▸ **Exercise requirements**:
Reproduce verbatim the stretch of the article on Allan Rune Pettersson from "Allan Rune Pettersson (9" through "till botten (1966)".

= Allan Rune Pettersson =

Swedish author (1936–2018)

Allan Rune Pettersson (9 March 1936 – 15 August 2018) was a Swedish author.

After a varied career as a producer of children's programmes on Swedish radio and later as an innkeeper in Portugal, he became a freelance writer on his return to Sweden in 1965.

He has written several children's books, plays for children and adults for stage, radio and TV. Notable books include Frankenstein's Aunt and Frankenstein's Aunt Returns.

== Works ==

=== Children's books ===

- Morbror Adolf Series:
  1. Leta rätt på morbror Adolf (1963)
  2. Morbror Adolf försvinner igen (1964)
  3. Morbror Adolf går till botten (1966)

▸ **Given information**:

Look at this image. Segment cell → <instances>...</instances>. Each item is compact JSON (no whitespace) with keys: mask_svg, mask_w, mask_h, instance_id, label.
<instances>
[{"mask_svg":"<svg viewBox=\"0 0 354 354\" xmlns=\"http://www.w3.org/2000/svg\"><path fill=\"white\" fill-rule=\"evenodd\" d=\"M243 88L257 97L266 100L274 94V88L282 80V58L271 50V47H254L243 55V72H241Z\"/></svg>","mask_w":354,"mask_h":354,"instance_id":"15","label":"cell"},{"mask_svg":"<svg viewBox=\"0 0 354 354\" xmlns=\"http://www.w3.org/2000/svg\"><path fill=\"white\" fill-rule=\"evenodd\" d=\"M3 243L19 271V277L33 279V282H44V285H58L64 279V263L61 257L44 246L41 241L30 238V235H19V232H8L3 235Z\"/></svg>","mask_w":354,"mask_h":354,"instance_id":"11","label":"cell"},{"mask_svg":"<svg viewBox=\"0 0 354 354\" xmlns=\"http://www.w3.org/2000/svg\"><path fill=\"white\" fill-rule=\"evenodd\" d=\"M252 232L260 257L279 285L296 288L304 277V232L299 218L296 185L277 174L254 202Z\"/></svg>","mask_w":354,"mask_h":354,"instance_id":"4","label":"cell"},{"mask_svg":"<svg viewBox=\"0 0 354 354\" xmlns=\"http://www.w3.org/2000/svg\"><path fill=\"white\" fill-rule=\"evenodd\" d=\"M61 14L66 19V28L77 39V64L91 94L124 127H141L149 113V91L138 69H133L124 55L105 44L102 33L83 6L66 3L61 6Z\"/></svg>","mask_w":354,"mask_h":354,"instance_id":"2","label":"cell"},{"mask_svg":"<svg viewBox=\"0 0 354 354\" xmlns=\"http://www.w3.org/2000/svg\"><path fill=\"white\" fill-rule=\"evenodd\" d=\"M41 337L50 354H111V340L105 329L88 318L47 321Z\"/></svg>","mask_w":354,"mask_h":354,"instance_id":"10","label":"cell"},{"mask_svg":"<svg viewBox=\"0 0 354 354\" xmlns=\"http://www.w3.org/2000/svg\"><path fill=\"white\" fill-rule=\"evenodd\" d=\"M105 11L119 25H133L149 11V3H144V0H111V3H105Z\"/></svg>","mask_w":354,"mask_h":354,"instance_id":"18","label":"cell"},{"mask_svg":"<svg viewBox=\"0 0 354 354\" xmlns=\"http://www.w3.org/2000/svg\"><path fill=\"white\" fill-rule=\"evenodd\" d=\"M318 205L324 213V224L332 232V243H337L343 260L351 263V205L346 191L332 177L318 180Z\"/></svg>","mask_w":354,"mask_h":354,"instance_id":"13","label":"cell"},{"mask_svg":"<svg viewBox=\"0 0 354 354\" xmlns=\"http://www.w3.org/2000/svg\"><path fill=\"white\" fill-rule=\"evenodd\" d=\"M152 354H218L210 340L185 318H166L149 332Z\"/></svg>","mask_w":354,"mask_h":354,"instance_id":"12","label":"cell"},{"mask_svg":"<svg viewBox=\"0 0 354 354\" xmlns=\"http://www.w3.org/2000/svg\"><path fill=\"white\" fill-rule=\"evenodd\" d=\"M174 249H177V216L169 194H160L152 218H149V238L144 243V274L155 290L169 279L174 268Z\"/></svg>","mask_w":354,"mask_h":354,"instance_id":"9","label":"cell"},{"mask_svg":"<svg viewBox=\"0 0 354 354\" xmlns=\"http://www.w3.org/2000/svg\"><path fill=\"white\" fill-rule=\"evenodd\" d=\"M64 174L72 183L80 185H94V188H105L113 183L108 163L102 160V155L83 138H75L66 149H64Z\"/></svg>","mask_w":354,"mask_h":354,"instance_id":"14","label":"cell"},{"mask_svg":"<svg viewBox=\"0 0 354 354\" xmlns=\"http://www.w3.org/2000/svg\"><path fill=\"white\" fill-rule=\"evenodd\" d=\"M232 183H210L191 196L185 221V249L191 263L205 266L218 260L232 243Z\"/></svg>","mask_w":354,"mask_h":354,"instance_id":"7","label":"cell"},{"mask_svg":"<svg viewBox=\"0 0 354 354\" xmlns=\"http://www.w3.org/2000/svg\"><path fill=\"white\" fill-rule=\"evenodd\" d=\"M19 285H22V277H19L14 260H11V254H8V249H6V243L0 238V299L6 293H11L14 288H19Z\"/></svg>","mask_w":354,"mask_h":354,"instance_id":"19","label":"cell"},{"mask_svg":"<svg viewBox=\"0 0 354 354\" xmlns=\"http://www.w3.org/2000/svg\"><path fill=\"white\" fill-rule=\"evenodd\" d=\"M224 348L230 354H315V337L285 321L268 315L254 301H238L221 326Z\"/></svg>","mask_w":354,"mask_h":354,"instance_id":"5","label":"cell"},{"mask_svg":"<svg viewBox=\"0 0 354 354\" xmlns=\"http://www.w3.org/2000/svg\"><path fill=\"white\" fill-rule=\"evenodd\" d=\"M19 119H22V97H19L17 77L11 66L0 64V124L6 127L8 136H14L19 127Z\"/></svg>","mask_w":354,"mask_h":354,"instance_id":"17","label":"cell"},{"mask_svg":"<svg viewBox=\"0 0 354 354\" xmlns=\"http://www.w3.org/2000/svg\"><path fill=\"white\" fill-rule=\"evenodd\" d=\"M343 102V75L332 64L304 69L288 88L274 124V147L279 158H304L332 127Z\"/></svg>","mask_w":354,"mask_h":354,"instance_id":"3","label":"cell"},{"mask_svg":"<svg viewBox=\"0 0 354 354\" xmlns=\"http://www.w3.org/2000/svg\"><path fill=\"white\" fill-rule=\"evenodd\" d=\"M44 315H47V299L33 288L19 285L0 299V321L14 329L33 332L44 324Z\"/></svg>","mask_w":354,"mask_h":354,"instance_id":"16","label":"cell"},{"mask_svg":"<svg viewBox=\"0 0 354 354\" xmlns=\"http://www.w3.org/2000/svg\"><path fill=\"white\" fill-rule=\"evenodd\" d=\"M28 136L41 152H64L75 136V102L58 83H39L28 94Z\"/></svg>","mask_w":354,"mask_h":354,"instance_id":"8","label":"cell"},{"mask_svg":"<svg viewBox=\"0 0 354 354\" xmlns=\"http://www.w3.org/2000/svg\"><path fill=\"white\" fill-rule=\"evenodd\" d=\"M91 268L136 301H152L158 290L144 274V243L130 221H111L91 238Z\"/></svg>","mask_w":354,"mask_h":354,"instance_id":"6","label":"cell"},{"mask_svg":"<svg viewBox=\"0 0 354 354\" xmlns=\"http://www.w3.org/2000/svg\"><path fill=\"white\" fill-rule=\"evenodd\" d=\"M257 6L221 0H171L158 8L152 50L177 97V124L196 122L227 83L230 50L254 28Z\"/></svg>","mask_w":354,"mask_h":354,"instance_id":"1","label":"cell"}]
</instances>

▸ **Task solution**:
Allan Rune Pettersson (9 March 1936 – 15 August 2018) was a Swedish author.

After a varied career as a producer of children's programmes on Swedish radio and later as an innkeeper in Portugal, he became a freelance writer on his return to Sweden in 1965.

He has written several children's books, plays for children and adults for stage, radio and TV. Notable books include Frankenstein's Aunt and Frankenstein's Aunt Returns.

== Works ==

=== Children's books ===

- Morbror Adolf Series:
  1. Leta rätt på morbror Adolf (1963)
  2. Morbror Adolf försvinner igen (1964)
  3. Morbror Adolf går till botten (1966)